====== PROVIDED INFORMATION ======
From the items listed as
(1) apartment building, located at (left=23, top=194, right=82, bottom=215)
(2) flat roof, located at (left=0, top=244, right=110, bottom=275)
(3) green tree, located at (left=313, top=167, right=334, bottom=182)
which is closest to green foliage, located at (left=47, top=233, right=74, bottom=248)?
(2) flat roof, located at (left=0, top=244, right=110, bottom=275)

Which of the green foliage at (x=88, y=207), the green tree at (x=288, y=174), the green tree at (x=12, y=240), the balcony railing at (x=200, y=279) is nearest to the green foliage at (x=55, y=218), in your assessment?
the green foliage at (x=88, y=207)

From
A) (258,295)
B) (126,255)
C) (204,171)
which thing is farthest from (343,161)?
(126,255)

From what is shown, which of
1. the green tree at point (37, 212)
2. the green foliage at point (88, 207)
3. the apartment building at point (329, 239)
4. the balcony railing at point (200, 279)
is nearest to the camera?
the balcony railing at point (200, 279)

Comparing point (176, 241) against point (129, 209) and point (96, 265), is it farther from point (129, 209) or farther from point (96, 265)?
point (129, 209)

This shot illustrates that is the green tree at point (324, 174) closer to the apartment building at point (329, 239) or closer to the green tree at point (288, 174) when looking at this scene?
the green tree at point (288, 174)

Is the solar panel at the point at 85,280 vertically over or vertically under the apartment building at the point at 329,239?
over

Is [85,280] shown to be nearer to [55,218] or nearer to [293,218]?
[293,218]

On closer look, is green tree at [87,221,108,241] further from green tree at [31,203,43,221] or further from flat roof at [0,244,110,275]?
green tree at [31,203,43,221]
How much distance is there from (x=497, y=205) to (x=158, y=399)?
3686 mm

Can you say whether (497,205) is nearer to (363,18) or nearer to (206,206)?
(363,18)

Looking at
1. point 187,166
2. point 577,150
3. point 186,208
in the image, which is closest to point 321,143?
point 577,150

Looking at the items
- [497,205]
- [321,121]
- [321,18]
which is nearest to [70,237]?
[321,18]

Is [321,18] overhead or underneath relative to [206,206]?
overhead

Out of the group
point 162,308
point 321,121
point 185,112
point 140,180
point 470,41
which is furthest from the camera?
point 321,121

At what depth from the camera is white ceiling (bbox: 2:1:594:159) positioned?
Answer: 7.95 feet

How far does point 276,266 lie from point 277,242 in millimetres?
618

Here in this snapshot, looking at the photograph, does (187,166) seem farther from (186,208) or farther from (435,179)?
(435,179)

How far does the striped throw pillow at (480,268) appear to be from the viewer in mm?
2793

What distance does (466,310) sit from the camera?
======
▶ DIRECTION
Reproduce only the lines running from the one that contains "Is [321,18] overhead" to the last line of the records.

▶ EXERCISE ANSWER
Is [321,18] overhead or underneath relative to [206,206]?
overhead

Out of the group
point 162,308
point 321,121
point 185,112
point 140,180
point 470,41
which is furthest from the camera?
point 321,121

At what depth from the camera is white ceiling (bbox: 2:1:594:159) positioned?
Answer: 7.95 feet

How far does point 276,266 lie from point 277,242 in millimetres?
618

Here in this snapshot, looking at the photograph, does (187,166) seem farther from (186,208) or farther from (435,179)?
(435,179)

How far does the striped throw pillow at (480,268) appear to be from the viewer in mm?
2793

What distance does (466,310) sit from the camera?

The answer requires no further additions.